Höchstleistungen auf und jenseits der Bühne

Das Ganze nimmt gefühlt Dimensionen an, die man in Deutschland nur von Großereignissen wie etwa der Fußball-Weltmeisterschaft kennt. Dazu gehören auch die Masterclasses der Topstars im Rahmen des Jazz Fest, bei denen sich die Fans Autogramme ihrer Helden und zahlreiche Tipps und Tricks geben lassen können. Es bleibt dabei aber jederzeit im familiären und freundlichen Rahmen, denn man kann die Musiker bisweilen sogar in der Stadt antreffen. So stellen sich etwa die diversen Mitglieder von Chick Coreas neuer Spanish Heart Band zu späterer Stunde im Hotel Leopolis als recht nette Zeitgenossen und angenehme Gesprächspartner heraus.

Die Atmosphäre besitzt also Wohlfühlcharakter, und das färbt auch über weite Strecken auf die Performances der Künstler ab. Vom Publikum geliebt, laufen sie zu Höchstleistungen auf. Besonders gilt dies für die Altmeister Bobby McFerrin, der mit seinem "Gimme 5" einen achtzigköpfigen Chor um sich schart und zwei Stunden lang eine A capella-Show vom Feinsten abliefert, sowie Chick Corea, der in Lviv einen ersten Auftritt mit der Spanish Heart Band bestreitet, der sich wirklich sehen lassen kann. Auch Lisa Stansfield, das Kenny Barron Quintet, das New Orleans-Trio Jon Cleary & The Absolute Monster Gentlemen oder der New Yorker Billy Joel-Verschnitt Peter Cincotti wissen zu überzeugen.

Kleine Schönheitsfehler

Ein bisschen aus dem Rahmen fällt leider Diana Krall. Zwar geht die Kanadierin mit den illustren Gesellen Robert Hurst, Joe Lovano, Marc Ribot und Karriem Higgins auf die Bühne, doch so richtig mag der Funke bei ihrem zweistündigen, mit zahlreichen Jazzklassikern gespickten Programm nicht zünden.

Es ist geradezu sinnbildlich, dass sie von Regen singt und es just in diesem Moment zum einzigen Mal während des gesamten Festivals in Strömen herabprasselt. Die Zuschauer feiern die Ehefrau von Elvis Costello dennoch gebührend, so wie sie sich eigentlich zu allen auftretenden Künstlern wie Étienne Mbappé und seinen Prophets oder dem diesjährigen Preisträger Adrien Brandeis euphorisch äußern.

Wer suchet, der findet…

Dafür entschädigt das Drumherum in Lviv selbst bei vermeintlich enttäuschenden Performances umso mehr – zumindest, wenn man weiß, wo man die Schätze der Stadt jenseits des Jazz und der UNESCO-Stätten finden kann. Im Keller der Kaffeemanufaktur beispielsweise kann man in Bergwerksmanier mit Helm auf dem Kopf flambiertes "schwarzes Gold" zu sich nehmen – aber erst, nachdem ein Kellner es mit einem Flammenwerfer zunächst auf die passende Betriebstemperatur gebracht hat.

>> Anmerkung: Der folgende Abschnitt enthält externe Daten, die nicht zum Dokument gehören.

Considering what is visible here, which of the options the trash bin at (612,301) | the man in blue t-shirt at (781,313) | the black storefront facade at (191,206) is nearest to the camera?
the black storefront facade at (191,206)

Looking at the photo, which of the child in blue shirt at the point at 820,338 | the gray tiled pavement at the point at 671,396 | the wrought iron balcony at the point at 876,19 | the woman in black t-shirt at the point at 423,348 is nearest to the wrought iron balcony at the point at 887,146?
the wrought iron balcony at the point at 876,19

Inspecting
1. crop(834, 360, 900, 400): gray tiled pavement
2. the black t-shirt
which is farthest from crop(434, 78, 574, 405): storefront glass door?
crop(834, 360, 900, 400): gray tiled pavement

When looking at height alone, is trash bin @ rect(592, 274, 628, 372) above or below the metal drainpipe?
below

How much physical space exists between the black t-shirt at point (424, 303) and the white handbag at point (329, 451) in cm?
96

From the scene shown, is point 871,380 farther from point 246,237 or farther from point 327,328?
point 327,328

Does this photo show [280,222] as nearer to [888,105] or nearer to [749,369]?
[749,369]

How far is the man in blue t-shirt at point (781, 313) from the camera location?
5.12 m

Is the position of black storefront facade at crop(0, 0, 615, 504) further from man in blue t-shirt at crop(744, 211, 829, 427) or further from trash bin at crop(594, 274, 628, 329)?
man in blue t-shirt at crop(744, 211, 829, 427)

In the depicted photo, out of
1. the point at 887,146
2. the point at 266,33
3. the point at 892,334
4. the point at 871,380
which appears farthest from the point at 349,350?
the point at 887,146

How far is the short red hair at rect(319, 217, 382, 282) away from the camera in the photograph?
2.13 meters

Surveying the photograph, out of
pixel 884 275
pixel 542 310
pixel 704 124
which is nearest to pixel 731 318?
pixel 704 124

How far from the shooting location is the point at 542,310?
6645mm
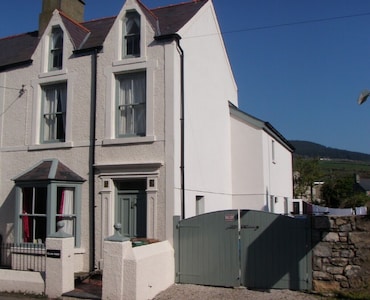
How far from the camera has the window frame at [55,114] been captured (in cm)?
1430

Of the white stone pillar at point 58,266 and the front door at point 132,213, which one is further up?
the front door at point 132,213

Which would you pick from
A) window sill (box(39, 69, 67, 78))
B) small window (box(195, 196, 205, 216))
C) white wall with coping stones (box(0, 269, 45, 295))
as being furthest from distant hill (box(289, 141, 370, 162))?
white wall with coping stones (box(0, 269, 45, 295))

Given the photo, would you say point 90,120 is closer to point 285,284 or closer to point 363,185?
point 285,284

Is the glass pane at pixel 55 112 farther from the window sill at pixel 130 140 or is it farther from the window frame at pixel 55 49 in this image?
the window sill at pixel 130 140

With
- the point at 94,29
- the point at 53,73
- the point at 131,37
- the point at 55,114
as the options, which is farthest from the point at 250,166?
the point at 53,73

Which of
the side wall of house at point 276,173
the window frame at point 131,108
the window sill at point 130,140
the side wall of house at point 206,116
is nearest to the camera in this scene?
the window sill at point 130,140

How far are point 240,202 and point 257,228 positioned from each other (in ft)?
21.6

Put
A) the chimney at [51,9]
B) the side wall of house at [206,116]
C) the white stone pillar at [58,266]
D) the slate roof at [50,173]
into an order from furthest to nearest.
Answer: the chimney at [51,9]
the side wall of house at [206,116]
the slate roof at [50,173]
the white stone pillar at [58,266]

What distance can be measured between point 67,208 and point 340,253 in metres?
7.79

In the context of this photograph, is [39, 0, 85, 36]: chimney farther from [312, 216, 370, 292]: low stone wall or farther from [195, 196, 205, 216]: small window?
[312, 216, 370, 292]: low stone wall

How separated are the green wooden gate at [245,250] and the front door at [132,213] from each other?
1.37 m

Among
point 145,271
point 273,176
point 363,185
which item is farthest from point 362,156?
point 145,271

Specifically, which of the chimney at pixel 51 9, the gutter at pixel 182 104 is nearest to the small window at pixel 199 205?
the gutter at pixel 182 104

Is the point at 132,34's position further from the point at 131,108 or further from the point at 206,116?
the point at 206,116
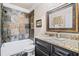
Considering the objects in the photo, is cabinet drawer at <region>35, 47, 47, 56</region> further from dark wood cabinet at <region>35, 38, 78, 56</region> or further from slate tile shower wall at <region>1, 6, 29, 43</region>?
slate tile shower wall at <region>1, 6, 29, 43</region>

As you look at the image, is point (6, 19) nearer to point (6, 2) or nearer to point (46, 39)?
point (6, 2)

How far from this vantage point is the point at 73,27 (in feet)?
3.70

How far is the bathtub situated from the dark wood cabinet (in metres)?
0.09

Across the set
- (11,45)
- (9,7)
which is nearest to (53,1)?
(9,7)

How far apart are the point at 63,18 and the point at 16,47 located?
2.42 ft

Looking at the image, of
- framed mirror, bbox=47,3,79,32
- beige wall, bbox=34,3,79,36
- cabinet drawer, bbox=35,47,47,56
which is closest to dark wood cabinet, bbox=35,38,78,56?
cabinet drawer, bbox=35,47,47,56

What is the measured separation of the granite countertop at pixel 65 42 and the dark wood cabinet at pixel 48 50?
0.04 m

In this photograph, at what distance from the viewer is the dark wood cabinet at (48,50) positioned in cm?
108

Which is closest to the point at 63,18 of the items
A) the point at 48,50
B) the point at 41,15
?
the point at 41,15

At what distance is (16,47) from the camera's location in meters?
1.32

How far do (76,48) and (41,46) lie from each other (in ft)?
1.55

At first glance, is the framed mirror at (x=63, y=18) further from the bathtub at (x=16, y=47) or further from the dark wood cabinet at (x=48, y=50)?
the bathtub at (x=16, y=47)

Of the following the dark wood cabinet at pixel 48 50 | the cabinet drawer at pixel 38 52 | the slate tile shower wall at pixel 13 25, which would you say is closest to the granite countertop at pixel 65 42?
the dark wood cabinet at pixel 48 50

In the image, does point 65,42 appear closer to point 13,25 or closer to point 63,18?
point 63,18
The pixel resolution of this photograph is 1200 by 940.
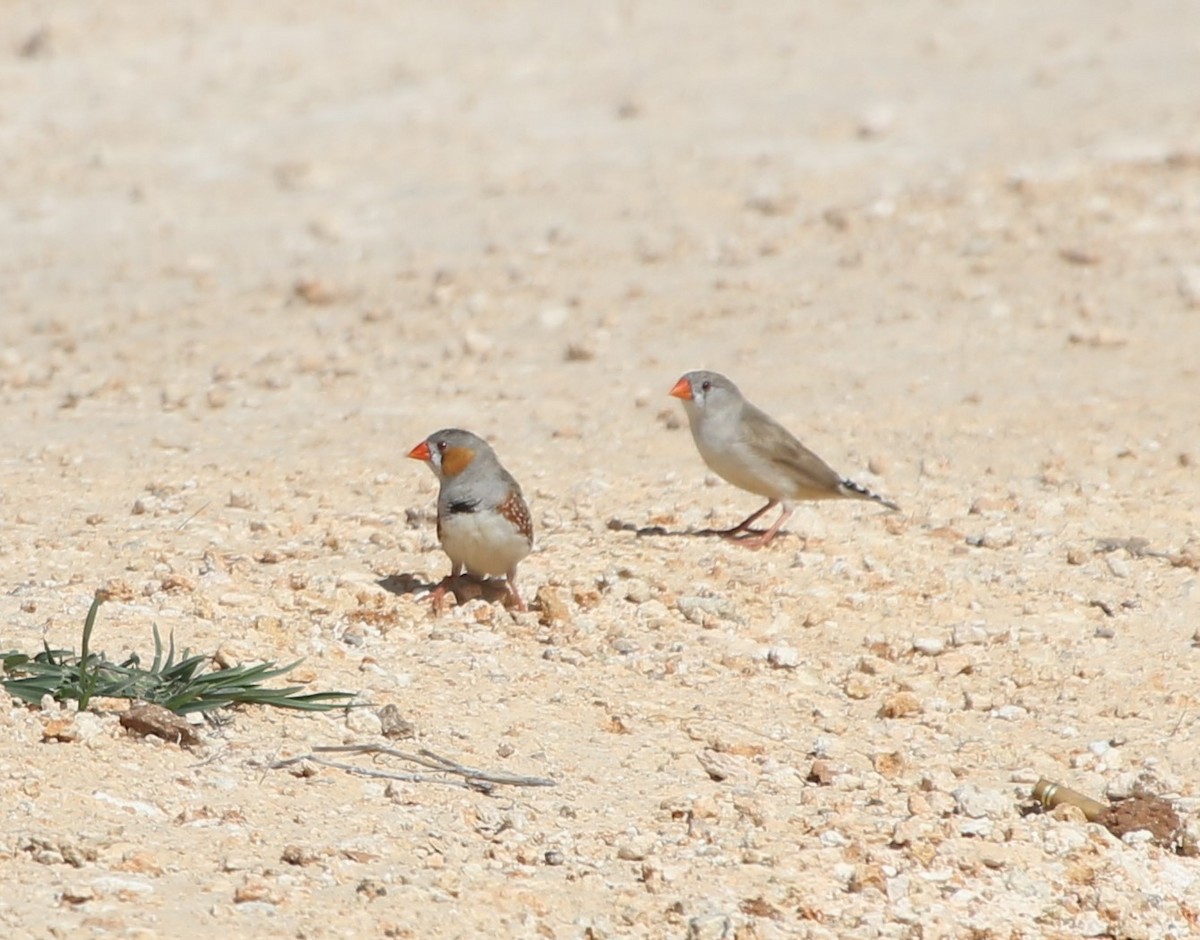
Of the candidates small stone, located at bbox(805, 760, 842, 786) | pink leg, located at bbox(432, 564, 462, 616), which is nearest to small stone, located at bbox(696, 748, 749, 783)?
small stone, located at bbox(805, 760, 842, 786)

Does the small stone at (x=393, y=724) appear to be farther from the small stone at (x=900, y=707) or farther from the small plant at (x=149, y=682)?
the small stone at (x=900, y=707)

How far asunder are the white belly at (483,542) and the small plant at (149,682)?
3.80 ft

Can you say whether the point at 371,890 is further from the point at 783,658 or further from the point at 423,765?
the point at 783,658

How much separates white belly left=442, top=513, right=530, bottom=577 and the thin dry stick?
139cm

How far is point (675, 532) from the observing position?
861cm

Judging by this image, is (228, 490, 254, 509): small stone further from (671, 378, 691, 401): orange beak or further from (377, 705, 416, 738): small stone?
(377, 705, 416, 738): small stone

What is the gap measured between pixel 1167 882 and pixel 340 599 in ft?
10.1

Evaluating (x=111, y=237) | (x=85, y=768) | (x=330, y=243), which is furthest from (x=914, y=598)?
(x=111, y=237)

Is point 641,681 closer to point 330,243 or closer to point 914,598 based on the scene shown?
point 914,598

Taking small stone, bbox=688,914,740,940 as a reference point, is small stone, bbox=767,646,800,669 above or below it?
above

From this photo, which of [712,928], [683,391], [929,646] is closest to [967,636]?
[929,646]

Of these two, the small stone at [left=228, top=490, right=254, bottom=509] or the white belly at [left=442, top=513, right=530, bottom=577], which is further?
the small stone at [left=228, top=490, right=254, bottom=509]

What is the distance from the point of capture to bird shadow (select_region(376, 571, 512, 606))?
7.43 m

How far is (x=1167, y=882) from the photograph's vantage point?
5660 mm
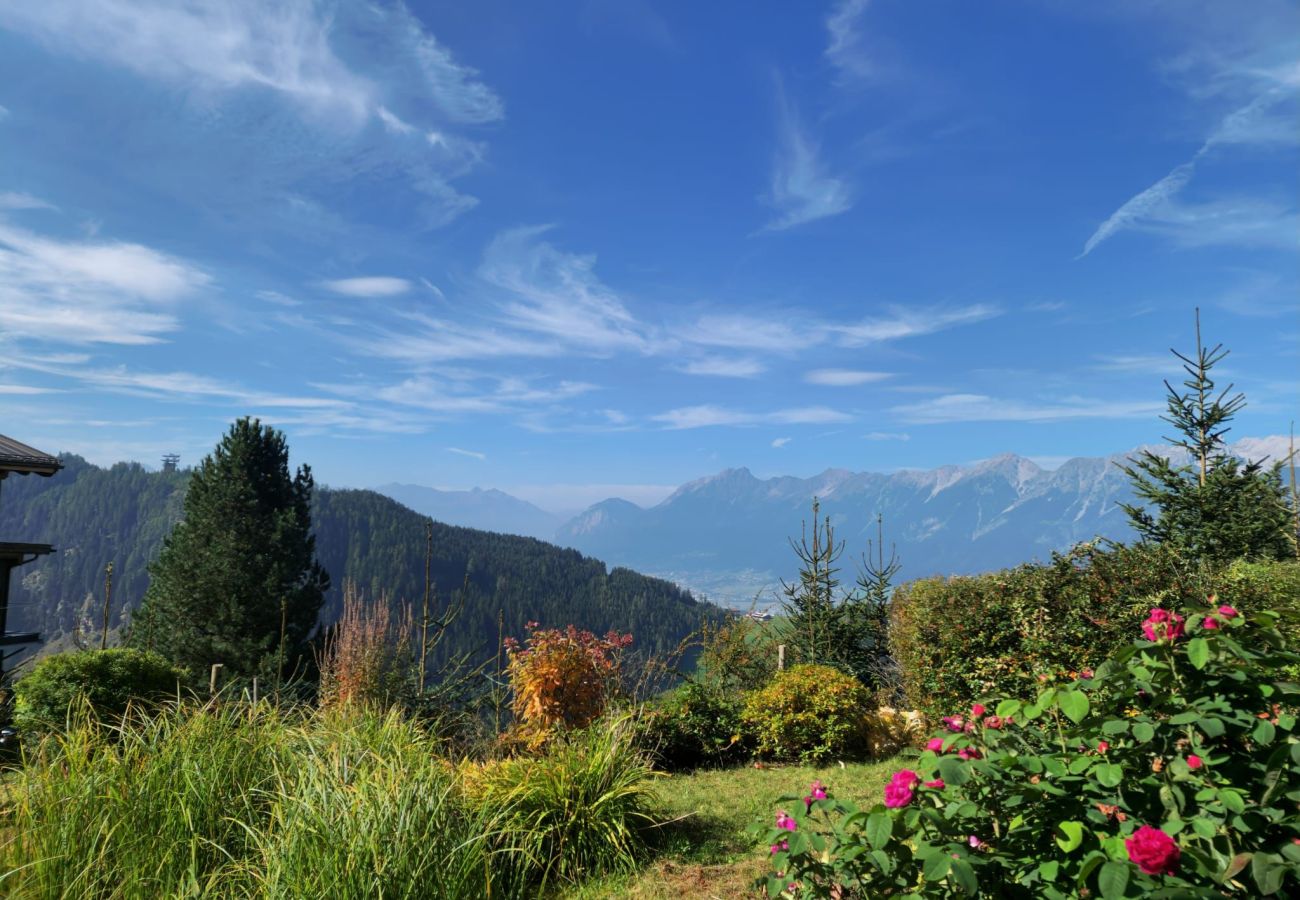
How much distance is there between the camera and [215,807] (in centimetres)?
374

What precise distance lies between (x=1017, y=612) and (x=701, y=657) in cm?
512

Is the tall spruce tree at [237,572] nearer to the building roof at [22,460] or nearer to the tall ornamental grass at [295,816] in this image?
the building roof at [22,460]

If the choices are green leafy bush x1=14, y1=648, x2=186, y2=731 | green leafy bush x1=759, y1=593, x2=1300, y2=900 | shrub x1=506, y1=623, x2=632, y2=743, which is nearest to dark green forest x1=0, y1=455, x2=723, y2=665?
green leafy bush x1=14, y1=648, x2=186, y2=731

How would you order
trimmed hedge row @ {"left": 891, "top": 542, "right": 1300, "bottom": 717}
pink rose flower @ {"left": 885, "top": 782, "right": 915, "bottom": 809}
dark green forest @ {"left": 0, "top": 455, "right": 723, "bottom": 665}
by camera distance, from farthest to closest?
dark green forest @ {"left": 0, "top": 455, "right": 723, "bottom": 665}, trimmed hedge row @ {"left": 891, "top": 542, "right": 1300, "bottom": 717}, pink rose flower @ {"left": 885, "top": 782, "right": 915, "bottom": 809}

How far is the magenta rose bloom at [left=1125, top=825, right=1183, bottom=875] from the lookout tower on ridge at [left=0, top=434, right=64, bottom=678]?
45.8 feet

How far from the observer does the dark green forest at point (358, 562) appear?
91.2 m

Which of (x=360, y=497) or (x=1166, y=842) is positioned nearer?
(x=1166, y=842)

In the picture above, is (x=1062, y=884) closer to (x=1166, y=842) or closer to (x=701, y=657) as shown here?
(x=1166, y=842)

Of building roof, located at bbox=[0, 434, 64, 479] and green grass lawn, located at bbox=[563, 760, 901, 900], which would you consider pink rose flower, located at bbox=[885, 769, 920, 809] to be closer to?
green grass lawn, located at bbox=[563, 760, 901, 900]

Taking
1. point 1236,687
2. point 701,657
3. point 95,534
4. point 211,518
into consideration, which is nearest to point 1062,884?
point 1236,687

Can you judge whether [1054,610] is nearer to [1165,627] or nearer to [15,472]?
[1165,627]

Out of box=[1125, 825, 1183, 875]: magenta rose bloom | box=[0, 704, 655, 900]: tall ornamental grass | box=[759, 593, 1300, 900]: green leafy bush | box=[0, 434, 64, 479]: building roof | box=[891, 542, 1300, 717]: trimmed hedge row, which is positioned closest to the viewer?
box=[1125, 825, 1183, 875]: magenta rose bloom

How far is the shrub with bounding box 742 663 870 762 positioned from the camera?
320 inches

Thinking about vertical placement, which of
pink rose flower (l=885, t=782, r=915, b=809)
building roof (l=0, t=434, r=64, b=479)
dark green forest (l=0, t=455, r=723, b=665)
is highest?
building roof (l=0, t=434, r=64, b=479)
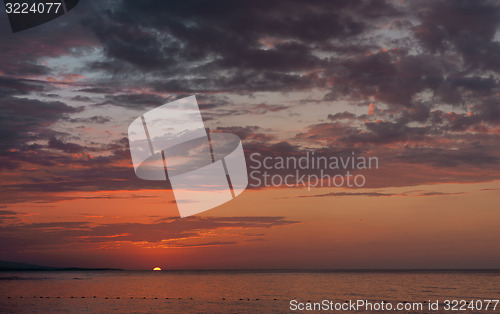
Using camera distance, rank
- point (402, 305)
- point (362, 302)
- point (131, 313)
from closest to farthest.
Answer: point (131, 313) → point (402, 305) → point (362, 302)

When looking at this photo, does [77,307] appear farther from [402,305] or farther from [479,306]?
[479,306]

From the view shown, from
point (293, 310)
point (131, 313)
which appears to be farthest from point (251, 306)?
point (131, 313)

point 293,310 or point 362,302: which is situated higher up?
point 293,310

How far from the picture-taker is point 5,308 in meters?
63.5

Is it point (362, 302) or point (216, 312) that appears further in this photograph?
point (362, 302)

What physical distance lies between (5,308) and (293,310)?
37858 mm

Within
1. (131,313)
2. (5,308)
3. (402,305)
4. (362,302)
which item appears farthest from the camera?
(362,302)

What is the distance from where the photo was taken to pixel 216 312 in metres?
59.8

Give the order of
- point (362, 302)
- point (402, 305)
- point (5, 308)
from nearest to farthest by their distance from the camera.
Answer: point (5, 308)
point (402, 305)
point (362, 302)

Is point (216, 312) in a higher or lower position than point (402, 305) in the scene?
higher

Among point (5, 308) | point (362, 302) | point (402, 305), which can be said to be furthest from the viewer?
point (362, 302)

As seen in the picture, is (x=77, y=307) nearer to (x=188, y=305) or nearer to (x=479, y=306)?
(x=188, y=305)

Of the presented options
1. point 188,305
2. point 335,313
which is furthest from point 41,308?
point 335,313

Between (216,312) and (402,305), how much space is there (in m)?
27.1
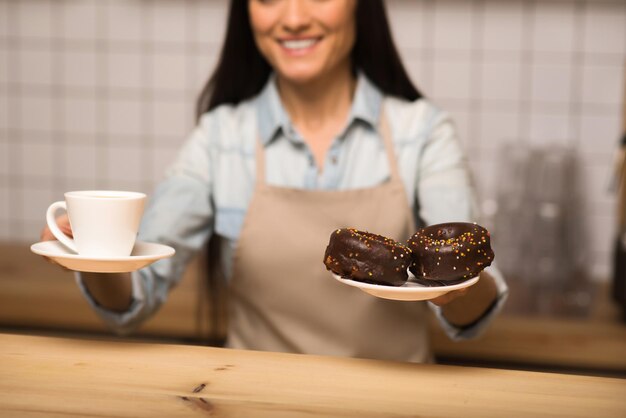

Nur ein paar Meter weiter kann man sich bei Pyana Vishnya traditioneller Lemberger Sauerkirschlikör aufgetischt oder im Pravda-Biertheater mit heimischen Hopfenkaltschalen vertraut machen, die den Namen einer früheren sowjetischen Zeitung tragen. Wem das nicht reichen sollte, der kann sich im Masoch-Café, benannt nach dem Urvater des Masochismus, bei Essen und Getränken spielerisch mit dieser Art von Praktiken vertraut machen oder im Gasova Lyampa umgeben von Gaslampen speisen.

Erlebniswelt für Jazzfreunde

Das Leopolis Jazz Fest ist also ein echtes Erlebnis. Daher werden auch die Künstler auf der Bühne bei ihren Auftritten nicht müde, zu betonen, wie gerne sie vor Ort sind und dass sie auch ebenso gerne erneut in diesem Rahmen in die Stadt kommen möchten. Als Beobachter kann man ihnen hierbei nur beipflichten. Selten werden Musikern ihres Genres solche Begeisterungsstürme zuteil, wie sie sie im Westen der Ukraine erfahren – und die Jazzer und ihre Fans genießen jede Sekunde davon.